WYBRANY FRAGMENT »
++++++++++++++++++++
Relacja z meczu Stal Mielec - Stomil Olsztyn

Żenada

I liga 2018/2019 Mielec
Solskiego 1, 39-300 Mielec
Stal Mielec 4:0 Stomil Olsztyn
1:0
36' Bartosz Nowak
53' Andreja Prokić
61' Łukasz Wroński
81' Kacper Sadłocha
Bramki
ż Grzegorz Kuświk kartki Rafał Śledź ż
Bramki Stal Mielec: 87. Seweryn Kiełpin - 22. Mateusz Spychała, 16. Josip Šoljić, 32. Jonathan de Amo, 4. Martin Dobrotka - 30. Łukasz Wroński (78, 33. Maksymilian Banaszewski), 20. Grzegorz Tomasiewicz (75, 19. Kacper Sadłocha), 17. Bartosz Nowak, 9. Andreja Prokić (82, 99. Sebastian Bergier), 23. Krystian Getinger - 21. Grzegorz Kuświk.
Stomil Olsztyn: 82. Piotr Skiba - 18. Janusz Bucholc, 16. Łukasz Sołowiej, 27. Tomasz Wełnicki, 3. Lukáš Kubáň - 22. Dominik Kun (68, 10. Piotr Głowacki), 66. Miłosz Trojak, 7. Paweł Głowacki (58, 21. Łukasz Jegliński), 5. Grzegorz Lech, 34. Wołodymyr Tanczyk - 19. Rafał Śledź (56, 17. Mateusz Mętlicki). 
Szczegóły sędziował: Sebastian Krasny (Kraków).
widzów: 3192.

Relacja

Piłkarze Stomilu Olsztyn tym razem nie zdobyli chociażby punktu w starciu ze Stalą Mielec. Podopieczni Piotra Zajączkowskiego przegrali 0:4 w wyjazdowym spotkaniu I ligi.

Olsztyński szkoleniowiec dokonał tylko jednej zmiany w porównaniu z poprzednim meczem z Garbarnią Kraków. Od pierwszej minuty na boisko wyszedł Grzegorz Lech zmieniając Marcina Stromeckiego.
++++++++++++++++++++
PREZENTOWANY MATERIAŁ »
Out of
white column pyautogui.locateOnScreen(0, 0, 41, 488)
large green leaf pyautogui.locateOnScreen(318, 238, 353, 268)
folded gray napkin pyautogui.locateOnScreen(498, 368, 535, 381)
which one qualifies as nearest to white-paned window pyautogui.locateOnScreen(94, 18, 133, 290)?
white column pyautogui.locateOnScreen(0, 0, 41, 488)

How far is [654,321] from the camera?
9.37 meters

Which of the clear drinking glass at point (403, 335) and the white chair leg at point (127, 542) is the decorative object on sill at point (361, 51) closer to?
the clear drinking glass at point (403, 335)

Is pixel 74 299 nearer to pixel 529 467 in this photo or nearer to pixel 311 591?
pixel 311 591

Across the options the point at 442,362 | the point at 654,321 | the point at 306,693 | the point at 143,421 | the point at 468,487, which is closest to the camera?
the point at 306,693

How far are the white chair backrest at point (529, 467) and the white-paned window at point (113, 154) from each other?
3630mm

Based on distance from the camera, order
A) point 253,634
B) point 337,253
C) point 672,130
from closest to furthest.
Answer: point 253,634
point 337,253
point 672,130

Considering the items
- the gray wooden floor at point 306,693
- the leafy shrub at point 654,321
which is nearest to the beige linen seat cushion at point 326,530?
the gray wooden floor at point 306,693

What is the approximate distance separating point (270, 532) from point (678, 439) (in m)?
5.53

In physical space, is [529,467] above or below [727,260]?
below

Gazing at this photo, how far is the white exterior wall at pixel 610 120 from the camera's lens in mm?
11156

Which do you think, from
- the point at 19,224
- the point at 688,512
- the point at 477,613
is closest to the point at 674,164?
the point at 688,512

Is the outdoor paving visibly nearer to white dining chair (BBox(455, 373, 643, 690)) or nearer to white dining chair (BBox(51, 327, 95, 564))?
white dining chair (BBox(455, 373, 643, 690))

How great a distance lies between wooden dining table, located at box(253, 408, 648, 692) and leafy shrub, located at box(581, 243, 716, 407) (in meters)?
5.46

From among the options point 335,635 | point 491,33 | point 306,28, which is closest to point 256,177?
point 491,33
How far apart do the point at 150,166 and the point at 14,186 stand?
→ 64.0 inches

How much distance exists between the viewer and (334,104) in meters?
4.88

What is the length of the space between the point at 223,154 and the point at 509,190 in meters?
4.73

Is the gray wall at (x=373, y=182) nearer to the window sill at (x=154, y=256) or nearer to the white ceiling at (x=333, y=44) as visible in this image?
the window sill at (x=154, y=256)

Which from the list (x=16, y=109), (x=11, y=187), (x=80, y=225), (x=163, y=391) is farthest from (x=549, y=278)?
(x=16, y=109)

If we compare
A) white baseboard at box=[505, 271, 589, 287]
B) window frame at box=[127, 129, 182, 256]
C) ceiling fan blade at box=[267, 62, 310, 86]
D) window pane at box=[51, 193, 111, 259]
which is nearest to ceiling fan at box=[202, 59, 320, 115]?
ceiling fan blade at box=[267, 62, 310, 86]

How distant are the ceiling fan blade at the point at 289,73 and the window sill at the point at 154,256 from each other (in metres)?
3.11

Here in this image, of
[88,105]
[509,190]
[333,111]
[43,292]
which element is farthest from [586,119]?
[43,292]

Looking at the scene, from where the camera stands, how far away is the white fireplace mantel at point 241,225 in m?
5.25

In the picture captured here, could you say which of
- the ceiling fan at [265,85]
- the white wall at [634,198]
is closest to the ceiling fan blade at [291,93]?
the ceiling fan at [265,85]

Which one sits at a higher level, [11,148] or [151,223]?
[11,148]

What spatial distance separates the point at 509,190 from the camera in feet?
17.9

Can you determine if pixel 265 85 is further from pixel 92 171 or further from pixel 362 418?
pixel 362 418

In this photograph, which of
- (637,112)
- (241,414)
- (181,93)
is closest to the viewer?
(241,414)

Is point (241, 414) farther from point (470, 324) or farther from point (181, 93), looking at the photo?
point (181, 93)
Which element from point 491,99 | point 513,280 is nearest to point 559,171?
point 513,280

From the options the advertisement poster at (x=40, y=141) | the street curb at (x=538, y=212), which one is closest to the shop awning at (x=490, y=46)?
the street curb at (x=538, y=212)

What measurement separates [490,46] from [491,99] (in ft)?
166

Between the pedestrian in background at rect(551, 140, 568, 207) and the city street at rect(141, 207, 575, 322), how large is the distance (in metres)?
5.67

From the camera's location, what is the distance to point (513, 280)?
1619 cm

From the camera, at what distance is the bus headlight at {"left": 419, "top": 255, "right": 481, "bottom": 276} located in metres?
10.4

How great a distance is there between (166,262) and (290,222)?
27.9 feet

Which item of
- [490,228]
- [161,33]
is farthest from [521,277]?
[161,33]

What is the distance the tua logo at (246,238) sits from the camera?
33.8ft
++++++++++++++++++++
ZADANIA »
1. Kto sędziował mecz opisany w relacji ze spotkania Stali Mielec ze Stomilem Olsztyn?
2. Napisz kolejne zdania relacji z meczu Stali Mielec ze Stomilem Olsztyn, nawiązując bezpośrednio do jej ostatniego akapitu.
Wiersze nie mają tu żadnego znaczenia.

ODPOWIEDZI DO ZADAŃ »
1. Sebastian Krasny z Krakowa.

2.
Od czasu odejścia Kamila Kiersia olsztyński zespół w trzech spotkaniach nie zaznał porażki i zdobył łącznie pięć punktów. Dla trenera Piotra Zajączkowskiego była to pierwsza porażka od momentu przejęcia sterów w olsztyńskim pierwszoligowcu.

Do przerwy olsztyński zespół przegrywał tylko 0:1 i kibice mieli nadzieję, że po przerwie Stomil będzie wstanie doprowadzić do remisu. Niestety tak się nie stało. Stal Mielec wyszła na prowadzenie w 36 minucie. Bartosz Nowak ze skrzydła zszedł przed pole karne i zdecydował się na na strzał. Było to dobre posunięcie bo Piotr Skiba nie miał nic do powiedzenia przy tym uderzeniu.

Po przerwie Stal Mielec szybko podwyższyła na 2:0. Andreja Prokić wykorzystał dobre podania wspomnianego wcześniej Nowaka. Chwilę później Stal Mielec podwyższyła na 3:0 za sprawą Łukasza Wrońskiego.

Żeby było tego mało to Stomil stracił kolejną bramkę. Na 4:0 strzelił Kacper Sadłocha.

W następnym tygodniu Stomil zagra dwa spotkania na wyjeździe. Najpierw w środę w ramach Pucharu Polski w Suwałkach z miejscowymi Wigrami, a następnie w sobotę w Poznaniu z Wartą.

em


Zapowiedź

Piłkarze Stomilu Olsztyn w sobotę zagrają na wyjeździe ze Stalą Mielec. Co ciekawe w 2017 roku olsztyński zespół także 3 listopada grał na wyjeździe w Mielcu. Wtedy "Duma Warmii" wygrała 3:1. Nikt się nie obrazi na powtórkę wyniku.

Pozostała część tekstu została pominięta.